→ **Dataset content**
◆ ◆ ◆ ◆ ◆ ◆ ◆

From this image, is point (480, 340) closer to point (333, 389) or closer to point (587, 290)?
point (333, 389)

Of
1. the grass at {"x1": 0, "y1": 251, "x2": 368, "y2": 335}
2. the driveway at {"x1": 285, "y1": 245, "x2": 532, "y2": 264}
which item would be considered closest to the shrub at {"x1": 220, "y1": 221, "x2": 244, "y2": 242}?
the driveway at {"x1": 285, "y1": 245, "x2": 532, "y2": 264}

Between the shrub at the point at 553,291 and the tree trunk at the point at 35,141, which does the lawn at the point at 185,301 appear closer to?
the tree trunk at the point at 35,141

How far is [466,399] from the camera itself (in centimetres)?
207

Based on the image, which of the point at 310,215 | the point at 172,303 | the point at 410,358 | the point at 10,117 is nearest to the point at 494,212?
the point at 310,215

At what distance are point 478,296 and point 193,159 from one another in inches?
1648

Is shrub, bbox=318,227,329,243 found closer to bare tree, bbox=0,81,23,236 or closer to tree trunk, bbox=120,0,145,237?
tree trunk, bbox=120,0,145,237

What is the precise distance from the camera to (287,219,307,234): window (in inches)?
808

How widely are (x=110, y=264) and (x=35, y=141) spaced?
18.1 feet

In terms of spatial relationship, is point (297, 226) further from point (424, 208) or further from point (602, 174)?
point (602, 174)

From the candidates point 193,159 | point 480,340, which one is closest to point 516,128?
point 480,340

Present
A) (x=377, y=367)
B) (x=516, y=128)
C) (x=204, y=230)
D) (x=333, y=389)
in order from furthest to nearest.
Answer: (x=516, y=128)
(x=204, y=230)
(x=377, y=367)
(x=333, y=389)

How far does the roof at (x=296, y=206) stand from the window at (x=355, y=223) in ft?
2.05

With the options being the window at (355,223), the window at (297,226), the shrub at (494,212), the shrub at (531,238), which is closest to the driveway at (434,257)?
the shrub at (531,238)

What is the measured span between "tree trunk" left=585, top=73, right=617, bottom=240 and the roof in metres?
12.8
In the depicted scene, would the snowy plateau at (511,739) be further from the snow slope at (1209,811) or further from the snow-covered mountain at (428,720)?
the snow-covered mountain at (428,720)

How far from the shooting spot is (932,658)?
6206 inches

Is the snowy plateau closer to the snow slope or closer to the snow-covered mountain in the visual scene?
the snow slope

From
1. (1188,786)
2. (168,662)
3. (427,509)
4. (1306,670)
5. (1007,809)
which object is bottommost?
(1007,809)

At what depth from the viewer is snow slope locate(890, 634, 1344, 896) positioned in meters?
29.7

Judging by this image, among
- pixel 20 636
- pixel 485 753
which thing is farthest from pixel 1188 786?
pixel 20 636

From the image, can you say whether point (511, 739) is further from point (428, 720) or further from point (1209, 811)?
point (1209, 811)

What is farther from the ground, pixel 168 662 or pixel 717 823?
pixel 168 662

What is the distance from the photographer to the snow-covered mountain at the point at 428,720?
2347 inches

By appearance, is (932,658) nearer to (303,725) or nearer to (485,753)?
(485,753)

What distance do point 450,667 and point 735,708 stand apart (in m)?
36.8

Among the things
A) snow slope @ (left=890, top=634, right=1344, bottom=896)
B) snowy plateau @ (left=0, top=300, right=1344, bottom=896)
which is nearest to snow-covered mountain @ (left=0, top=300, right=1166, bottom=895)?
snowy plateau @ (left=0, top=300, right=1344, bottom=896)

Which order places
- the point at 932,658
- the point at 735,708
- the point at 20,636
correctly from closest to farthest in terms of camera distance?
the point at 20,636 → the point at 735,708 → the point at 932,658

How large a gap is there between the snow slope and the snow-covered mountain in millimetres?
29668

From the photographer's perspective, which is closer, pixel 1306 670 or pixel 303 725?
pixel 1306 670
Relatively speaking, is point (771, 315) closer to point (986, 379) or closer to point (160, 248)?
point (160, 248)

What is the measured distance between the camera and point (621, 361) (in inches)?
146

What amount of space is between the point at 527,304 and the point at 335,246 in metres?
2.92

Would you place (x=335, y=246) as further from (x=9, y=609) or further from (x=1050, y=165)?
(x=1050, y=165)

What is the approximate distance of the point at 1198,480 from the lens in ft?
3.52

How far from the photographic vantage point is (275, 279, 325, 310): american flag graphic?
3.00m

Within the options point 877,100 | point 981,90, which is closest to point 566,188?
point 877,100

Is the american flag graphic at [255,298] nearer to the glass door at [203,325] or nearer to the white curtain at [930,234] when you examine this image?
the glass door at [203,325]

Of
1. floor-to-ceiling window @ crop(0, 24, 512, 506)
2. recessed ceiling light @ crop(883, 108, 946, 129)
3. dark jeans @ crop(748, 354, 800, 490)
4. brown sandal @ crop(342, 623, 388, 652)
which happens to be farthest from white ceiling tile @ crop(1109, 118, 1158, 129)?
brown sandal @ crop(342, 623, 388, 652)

◆ ◆ ◆ ◆ ◆ ◆ ◆

→ **Work to be completed**
Write every entry out again exactly.

→ **Output for this task**
From this image, is point (480, 340) closer to point (333, 389) or closer to point (587, 290)?
point (333, 389)

Of
1. the grass at {"x1": 0, "y1": 251, "x2": 368, "y2": 335}
2. the driveway at {"x1": 285, "y1": 245, "x2": 532, "y2": 264}
which item would be considered closest to the shrub at {"x1": 220, "y1": 221, "x2": 244, "y2": 242}?
the driveway at {"x1": 285, "y1": 245, "x2": 532, "y2": 264}

Between the shrub at the point at 553,291 and the tree trunk at the point at 35,141, which does the lawn at the point at 185,301 appear closer to?
the tree trunk at the point at 35,141

How far is [466,399] from the camera itself (in centimetres)?
207

Based on the image, which of the point at 310,215 | the point at 172,303 | the point at 410,358 | the point at 10,117 is nearest to the point at 494,212?
the point at 310,215

At what distance are point 478,296 and point 193,159 from one another in inches?
1648

Is shrub, bbox=318,227,329,243 found closer to bare tree, bbox=0,81,23,236 or closer to tree trunk, bbox=120,0,145,237?
tree trunk, bbox=120,0,145,237

What is the precise distance from the camera to (287,219,307,234): window (in inches)?
808

How widely are (x=110, y=264) and (x=35, y=141) spaced?
18.1 feet

In terms of spatial relationship, is point (297, 226) further from point (424, 208) or further from point (602, 174)?
point (602, 174)

From the candidates point 193,159 | point 480,340, which one is closest to point 516,128?
point 480,340

Present
A) (x=377, y=367)
B) (x=516, y=128)
C) (x=204, y=230)
D) (x=333, y=389)
in order from furthest to nearest.
Answer: (x=516, y=128)
(x=204, y=230)
(x=377, y=367)
(x=333, y=389)

How far does the roof at (x=296, y=206) stand from the window at (x=355, y=223) in ft?
2.05

With the options being the window at (355,223), the window at (297,226), the shrub at (494,212), the shrub at (531,238), which is closest to the driveway at (434,257)?
the shrub at (531,238)

What is the measured span between "tree trunk" left=585, top=73, right=617, bottom=240 and the roof in metres?
12.8
In the depicted scene, would the snowy plateau at (511,739) be further from the snow slope at (1209,811) or further from the snow-covered mountain at (428,720)?
the snow-covered mountain at (428,720)

How far from the shooting spot is (932,658)?
6206 inches

Is the snowy plateau closer to the snow slope or closer to the snow-covered mountain in the visual scene?
the snow slope

From
1. (1188,786)
2. (168,662)
3. (427,509)
4. (1306,670)
5. (1007,809)
which object is bottommost?
(1007,809)

At what depth from the viewer is snow slope locate(890, 634, 1344, 896) positioned in meters?
29.7

Judging by this image, among
- pixel 20 636
- pixel 485 753
which thing is farthest from pixel 1188 786?
pixel 20 636

From the image, can you say whether point (511, 739) is further from point (428, 720) or further from point (1209, 811)?
point (1209, 811)

What is farther from the ground, pixel 168 662 or pixel 717 823?
pixel 168 662

What is the distance from the photographer to the snow-covered mountain at the point at 428,720?
2347 inches

By appearance, is (932,658) nearer to (303,725) or nearer to (485,753)?
(485,753)

What distance do point 450,667 and point 735,708 stand apart (in m)?
36.8

Among the things
A) snow slope @ (left=890, top=634, right=1344, bottom=896)
B) snowy plateau @ (left=0, top=300, right=1344, bottom=896)
which is nearest to snow-covered mountain @ (left=0, top=300, right=1166, bottom=895)?
snowy plateau @ (left=0, top=300, right=1344, bottom=896)

Which order places
- the point at 932,658
- the point at 735,708
- the point at 20,636
correctly from closest to farthest in terms of camera distance?
the point at 20,636 → the point at 735,708 → the point at 932,658

How large a gap is there between the snow slope and the snow-covered mountain in millimetres?
29668

From the photographer's perspective, which is closer, pixel 1306 670 or pixel 303 725?
pixel 1306 670
Relatively speaking, is point (771, 315) closer to point (986, 379) or closer to point (160, 248)?
point (160, 248)

What is the measured distance between the camera and point (621, 361) (in inches)?
146

What amount of space is between the point at 527,304 and the point at 335,246 in metres?
2.92

Would you place (x=335, y=246) as further from (x=9, y=609) or further from (x=1050, y=165)?
(x=1050, y=165)

What is the approximate distance of the point at 1198,480 from the lens in ft?
3.52

How far from the photographic vantage point is (275, 279, 325, 310): american flag graphic?
3.00m

Within the options point 877,100 | point 981,90, which is closest to point 566,188?
point 877,100

Is the american flag graphic at [255,298] nearer to the glass door at [203,325] or nearer to the white curtain at [930,234] when you examine this image?
the glass door at [203,325]

Of
1. floor-to-ceiling window @ crop(0, 24, 512, 506)
2. recessed ceiling light @ crop(883, 108, 946, 129)
3. dark jeans @ crop(748, 354, 800, 490)
4. brown sandal @ crop(342, 623, 388, 652)
which happens to be farthest from white ceiling tile @ crop(1109, 118, 1158, 129)?
brown sandal @ crop(342, 623, 388, 652)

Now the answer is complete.